AUFGABEN:
- 1) Wie viele Leute waren laut dem Textauszug über Windenergie im Wald beim Fachseminar des Schweizerischen Forstvereins dabei?
- 2) Schreib den Textauszug über Windenergie im Wald ab seinem letzten Satz weiter.

AUSGEWÄHLTER TEXTAUSZUG:
• • • • • • •

Soll im Wald Windenergie produziert werden? Und wenn ja: Wo? Dazu diskutierten Exponentinnen und Exponenten mit unterschiedlichsten Positionen im Rahmen des SFV-Fachseminars «Gefährdet die Energiepolitik die Waldleistungen? Erneuerbare Energien: Was auf dem Spiel steht».

01.11.2024

Forstverein · Société forestière

Der Wald steht unter Druck. Es gibt unterschiedliche Forderungen an die Waldnutzung. Auch geniessen Klimaschutz und die Förderung der erneuerbaren Energien gegenwärtig einen hohen Stellenwert. Dass die Herausforderungen gross sind, bestritt niemand der rund 80 Anwesenden am Fachseminar des Schweizerischen Forstvereins (SFV) (Abbildung 1). Windkraftanlagen stehen im Widerspruch zu den Zielen der Walderhaltung. Die Lösungswege für den Umgang mit zahlreichen Zielkonflikten sind aber umstritten, wie die engagierten Diskussionen zeigten.

• • • • • • •

ENTNOMMENE DATEN:
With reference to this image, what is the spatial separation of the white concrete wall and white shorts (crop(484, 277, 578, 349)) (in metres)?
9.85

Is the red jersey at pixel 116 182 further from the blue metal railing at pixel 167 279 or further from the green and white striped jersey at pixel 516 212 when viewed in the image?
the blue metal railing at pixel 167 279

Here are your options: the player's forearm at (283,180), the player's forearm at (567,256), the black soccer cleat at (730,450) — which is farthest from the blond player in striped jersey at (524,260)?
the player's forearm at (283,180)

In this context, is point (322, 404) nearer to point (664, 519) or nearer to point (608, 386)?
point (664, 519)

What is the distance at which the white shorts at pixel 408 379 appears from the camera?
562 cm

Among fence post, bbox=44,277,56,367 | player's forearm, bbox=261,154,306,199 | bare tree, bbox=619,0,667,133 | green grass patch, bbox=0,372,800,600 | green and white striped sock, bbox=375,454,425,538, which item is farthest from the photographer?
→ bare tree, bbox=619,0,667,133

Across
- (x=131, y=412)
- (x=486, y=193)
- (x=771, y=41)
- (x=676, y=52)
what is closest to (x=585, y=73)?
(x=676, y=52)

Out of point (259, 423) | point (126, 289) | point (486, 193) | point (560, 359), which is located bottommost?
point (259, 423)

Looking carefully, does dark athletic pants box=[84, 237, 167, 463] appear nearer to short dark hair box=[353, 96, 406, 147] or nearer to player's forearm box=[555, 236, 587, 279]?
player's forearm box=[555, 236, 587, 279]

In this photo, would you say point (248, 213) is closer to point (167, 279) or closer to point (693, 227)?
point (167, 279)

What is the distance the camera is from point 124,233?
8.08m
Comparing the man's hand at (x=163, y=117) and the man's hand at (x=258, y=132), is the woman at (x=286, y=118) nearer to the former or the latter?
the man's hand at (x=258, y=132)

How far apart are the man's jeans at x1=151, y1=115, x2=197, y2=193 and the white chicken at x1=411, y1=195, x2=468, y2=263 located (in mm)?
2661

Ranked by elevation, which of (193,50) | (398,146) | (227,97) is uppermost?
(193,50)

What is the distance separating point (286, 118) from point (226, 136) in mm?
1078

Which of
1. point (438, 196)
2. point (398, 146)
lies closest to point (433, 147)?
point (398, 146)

• • • • • • •

ANTWORTEN JE AUFGABE:
- 1) Rund 80 Personen.

- 2)
Einführend lieferten Referate, die alle in der SZF 4/2024 publiziert sind, fachliche Inputs für das nachfolgende Podiumsgespräch. Adrienne Grêt-Regamey, Professorin am Lehrstuhl Planung von Landschaften und Umweltsystemen (PLUS) der ETH Zürich, präsentierte Modellrechnungen zum Spannungsfeld der vielen Ansprüche für die Schweiz. Explizit suchte sie mit ihrem Forschungsteam nach den besten Standorten für die Produktion erneuerbarer Energie unter Berücksichtigung von Schutzstatus, Präferenzen aus Bevölkerungsumfragen und unterschiedlichen Strategien (z.B. Energieeffizienz, Erhalt von Ökosystemleistungen, Vermeidung sozialer Konflikte) (Abbildung 2). Die Modellierungen zeigen, dass es aus Sicht der Bevölkerung keine «ideale» Energielandschaft gibt, aber solche, die besser sind als andere. Mehrere Befragungen förderten zutage, dass unberührte Alpenlandschaften zwar tabu bleiben, aber die Akzeptanz von Energieanlagen in Tourismusregionen grösser geworden ist. Die Wahrnehmung der Landschaft mit Energieanlagen (Landscape-Technology-Fit) beeinflusst Präferenzen, ist aber über die Zeit veränderbar. Mögliche Standorte hängen auch von Gesetzen (z.B. Waldgesetz oder Fruchtfolgeflächen) ab.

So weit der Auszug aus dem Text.